BOULDER — Ann Elliott could easily have stayed in the lacrosse-friendly environs of Northwestern, where she played on three NCAA Division I women’s championship teams and helped three others win titles as an assistant coach. It would have been the safer path probably, to continue serving as an apprentice to noted head coach Kelly Amonte Hiller with an eye on taking over some day.
Instead, Elliott walked away from all that to take the coaching job at a school that won’t play its first league game until the spring of 2014. As the newly appointed coach of the Colorado Buffaloes women’s lacrosse team, Elliott doesn’t even have her first official recruit yet. But as hectic as it may be to start a program from the ground up, the 27-year-old native of Shaker Heights, Ohio, is loving every minute of it.
“To have the opportunity to come out here and build my own program was something that I’ve always dreamed of. It’s just such a great thing to be able to build a culture, to build a program that people are going to be invested in and be proud to be a part of,” Elliott said.
Lacrosse capital of the West
If Elliott sounds confident the Buffs will be a future power in women’s lacrosse, it’s no wonder. In addition to all her success as a player and coach at Northwestern, she comes to a state that has seen a tremendous boom in the popularity of the sport in the past decade. Whereas it once was a fringe sport relegated to the back pages, lacrosse in Colorado now boasts highly recruited high-school players to some of nation’s top programs, along with a men’s coach at the University of Denver — Bill Tierney — who would be on anyone’s Mount Rushmore of legendary lacrosse figures.
As Tierney has done at DU after a Lombardi-like coaching career at Princeton, Elliott expects to put CU on the map for college lacrosse. But she knows it will take some time.
“We don’t have the history as a program to show kids. But this is a school and a place that sells itself,” Elliott said. “Right now, we’re just trying to get out there and communicate with kids, try to get them on campus and see if there’s a fit with our program we want to build at CU. It’s exciting. We have a lot to draw on talent-wise right here in Colorado.”
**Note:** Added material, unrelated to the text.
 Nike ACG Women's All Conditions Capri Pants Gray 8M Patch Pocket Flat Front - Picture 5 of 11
It had been 16 years since CU had added a new Division I program, when women’s lacrosse was added this spring. CU athletic director Mike Bohn had been wanting to add a new sport, and the inclusion of a women’s team would help fulfill Title IX commitments as well.
When it came to finding his first coach, Bohn ultimately was won over by Elliott’s sheer enthusiasm for the challenge.
“She’s young, but she’s already had such a proven track record of success in the sport at the highest level,” Bohn said. “She just seemed like the perfect person to help build a new lacrosse program.”
The Buffs will start non-league play in the fall of 2013, but won’t play in the Pac-12 until 2014. The program will offer 12 scholarships yearly. One player who has verbally committed — but hasn’t signed — is Cherry Creek midfielder/attack Tori Link.
What it takes to win
“I thought about it for a few days and I was like, ‘How can I turn this down? I love Colorado, I’ve lived here my whole life,’ ” Link told the Boulder Camera recently.
For the next few months, Elliott not only will try to settle into a residence in Boulder, but probably have to live out of suitcase a lot as well. She’ll be on the road recruiting much of the time, she said, trying to get a recruiting jump on the most talented players from around the nation who will enter their senior years this fall.
“Unselfishness and teamwork was definitely the No. 1 thing I learned at Northwestern about what it takes to win,” said Elliott, a defender in her playing days. “Those are the kinds of things we will always stress here. When you have that, anything is possible.”
Adrian Dater: 303-954-1360 or adater@denverpost.com
Elliott in charge
Previously offering lacrosse only as a club sport, Colorado added women’s lacrosse as its 17th intercollegiate sport this year. It had been 16 years since a new sport had been added by the school:
Ann Elliott, a six-time national champion as a player and assistant coach at Northwestern, was named CU’s first head coach in March.
The program will offer 12 scholarships yearly.
Cherry Creek senior-to-be Tori Link has verbally committed to the school, but has not signed.